Öğrencilerimiz
yarıyıl tatili dinlenmesinde. Annelerine babalarına dört aylık bir eğitimin
sonuçlarını götürdüler. Öğrencilerimizin kimisi evlerine mutlu gitti, kimisi
ise hüzünlü. Ama dört aylık eğitim-öğretim bu çocuklara özellikle lisedeki
gençlere ne kazandırdı? Sorusunu irdelemek de yarar var.
Klasik
eğitim devri gelişmiş ülkelerde çoktan kapandı. Beyinlere doldurulan ama
yaşamında hiçbir yararı olmayan bilgileri, iyi ezberleyen öğrenci karnesine
iyi notlar getirmiş olabilir ama yaşamına katkısı ne kadardır?
Bilgisel
odaklı liselerden mezun olan öğrencilerimizin çoğu üniversitelere giremiyor
veya girse bile mezun olunca işsiz kalıyorlar. Yaşamlarından giden zaman, özel
kurslarda ve üniversitede harcanan paralar da bu işin başka boyutu oluyor.

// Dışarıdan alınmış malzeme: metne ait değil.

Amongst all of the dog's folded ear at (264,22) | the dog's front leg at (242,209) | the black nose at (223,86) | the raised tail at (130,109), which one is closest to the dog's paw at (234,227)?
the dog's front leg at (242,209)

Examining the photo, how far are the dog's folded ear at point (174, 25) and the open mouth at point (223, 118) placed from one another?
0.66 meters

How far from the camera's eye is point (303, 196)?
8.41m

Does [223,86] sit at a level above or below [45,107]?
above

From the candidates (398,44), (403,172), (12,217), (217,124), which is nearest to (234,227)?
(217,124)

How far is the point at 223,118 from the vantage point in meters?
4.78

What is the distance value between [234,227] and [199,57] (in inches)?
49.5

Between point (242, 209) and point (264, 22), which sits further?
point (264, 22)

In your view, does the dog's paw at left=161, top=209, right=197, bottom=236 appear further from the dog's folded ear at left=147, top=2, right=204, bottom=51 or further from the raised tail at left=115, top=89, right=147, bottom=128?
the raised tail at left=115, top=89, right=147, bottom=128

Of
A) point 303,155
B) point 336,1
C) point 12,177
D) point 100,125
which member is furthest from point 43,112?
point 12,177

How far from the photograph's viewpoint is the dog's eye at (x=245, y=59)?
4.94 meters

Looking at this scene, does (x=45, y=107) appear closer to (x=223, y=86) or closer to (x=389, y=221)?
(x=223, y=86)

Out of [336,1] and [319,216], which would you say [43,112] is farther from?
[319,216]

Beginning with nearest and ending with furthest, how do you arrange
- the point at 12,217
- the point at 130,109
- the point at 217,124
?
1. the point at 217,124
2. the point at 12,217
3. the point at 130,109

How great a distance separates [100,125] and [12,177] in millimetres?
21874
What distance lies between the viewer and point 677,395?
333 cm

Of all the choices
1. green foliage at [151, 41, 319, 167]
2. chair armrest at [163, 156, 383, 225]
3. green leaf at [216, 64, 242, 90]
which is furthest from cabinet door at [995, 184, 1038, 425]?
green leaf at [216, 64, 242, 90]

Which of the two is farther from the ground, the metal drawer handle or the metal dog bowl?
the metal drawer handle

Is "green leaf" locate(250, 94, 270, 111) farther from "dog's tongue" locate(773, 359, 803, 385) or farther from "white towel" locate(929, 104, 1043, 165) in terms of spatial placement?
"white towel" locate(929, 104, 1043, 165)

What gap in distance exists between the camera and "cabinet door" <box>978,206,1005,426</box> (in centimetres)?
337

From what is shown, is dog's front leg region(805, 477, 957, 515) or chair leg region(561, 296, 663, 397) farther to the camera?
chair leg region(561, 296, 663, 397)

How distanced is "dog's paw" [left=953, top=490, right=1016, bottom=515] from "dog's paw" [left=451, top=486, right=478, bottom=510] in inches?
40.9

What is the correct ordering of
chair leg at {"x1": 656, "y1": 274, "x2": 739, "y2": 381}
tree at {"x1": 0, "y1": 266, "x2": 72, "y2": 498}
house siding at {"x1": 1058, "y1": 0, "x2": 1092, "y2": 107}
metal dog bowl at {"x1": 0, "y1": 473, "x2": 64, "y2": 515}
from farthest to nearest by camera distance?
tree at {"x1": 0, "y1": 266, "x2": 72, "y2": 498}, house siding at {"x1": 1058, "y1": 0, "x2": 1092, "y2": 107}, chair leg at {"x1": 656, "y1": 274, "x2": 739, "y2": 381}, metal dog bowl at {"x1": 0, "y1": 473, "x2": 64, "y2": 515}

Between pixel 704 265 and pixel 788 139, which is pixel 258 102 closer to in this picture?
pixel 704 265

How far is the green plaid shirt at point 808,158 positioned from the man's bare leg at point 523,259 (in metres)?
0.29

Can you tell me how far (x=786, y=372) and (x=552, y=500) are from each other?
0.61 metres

Görülüyor ki bugünkü eğitim sistemi zamanını tamamlamış ve kapısına da koskoca
kilit vurmuştur.
Bizim
zamanımızda geçerli yabancı dil Fransızcaydı. O zamanlar Fransızca öğretmeni
bulmak zordu. Onun için derslere ya kaymakam veya biraz dil bilen birisi
girerdi. Şimdi her dilden yeteri kadar öğretmen var ama dil öğrenen de yok
gibi. Bunun yanında Anadolu Liselerinden yabancı dille eğitim kaldırıldı; ama
neden?
Okulların
adı değiştiriliyor. Klasik liseler kaldırılıyor, yerine süper liseler
konuluyor. Onlar kaldırılıyor Fen Lisesi, Anadolu Lisesi, Kolej adlarıyla
okullar açılıyor. Güzel de işlevleri ve verdikleri eğitim aşağı yukarı aynı.
Okullara
giriş sisteminin değiştirilmesinin mantığını anlayamıyorum. Yaz boyu veliler
tedirgin, öğrenciler belirsizlik içinde kalıyor. Hangi tür okula ve neredeki
okula gireceğini bilememekte ve koskoca
yaz tatili bu ruh haliyle bitiyor ,sonuç
mu ? Karmakarışıklık.
Ders
programları yaz- boz tahtası oldu. Bazen gereksiz dersler programlara
yerleştiriliyor öğrencileri bilgi hamalı yapılıyor. Bazen insafa gelinip
dersler azaltılıyor. Bu kararsızlık içinde öğrenci ne yapacağını bilemiyor ve
hem eğitim sistemine güvenmiyor hem de kendine. Bakanlığın tepesinden en küçük
birimine kadar bilgi donanımlı geleceği görebilen insanlar
yerleştirilmediği ve MEB siyasal kurum
halinden kurtarılmadığı sürece biz çok
daha yaz-boz oyununu oynamaya devam ederiz. Ama yazık oluyor çocuklarımıza,
gençlerimize bu arada ülkemize.
Bizim
zamanımızda var olan ”Sanat Enstitüleri” ad değiştirildi ve Sanat Liseleri
oldu. Mesleki okullardan mezun olanlar kendi dallarındaki yüksek okullara
gidebiliyorlardı. Bir sanat Enstitüsü mezunu genç, ya tekniker okuluna ve
Teknik Yüksek Öğretmen Okuluna gidebiliyordu. Öğretmen Okulu, İmam Hatip
Okulu , Ticaret Lisesi çıkışlı
öğrenciler de kendi dallarındaki yüksek okullarda okuyorlardı. Sonra adları
değiştirildi hepsinin sonuna “Lise” adı eklendi. Bu öğrenceler de tıpkı klasik
lise çıkışlı öğrenciler gibi üniversitelere girme hakkına kavuştular. Güzel de
bilgi donatımı eşit olmayınca bu gençlerin umutları umutsuzluğa dönüşür oldu.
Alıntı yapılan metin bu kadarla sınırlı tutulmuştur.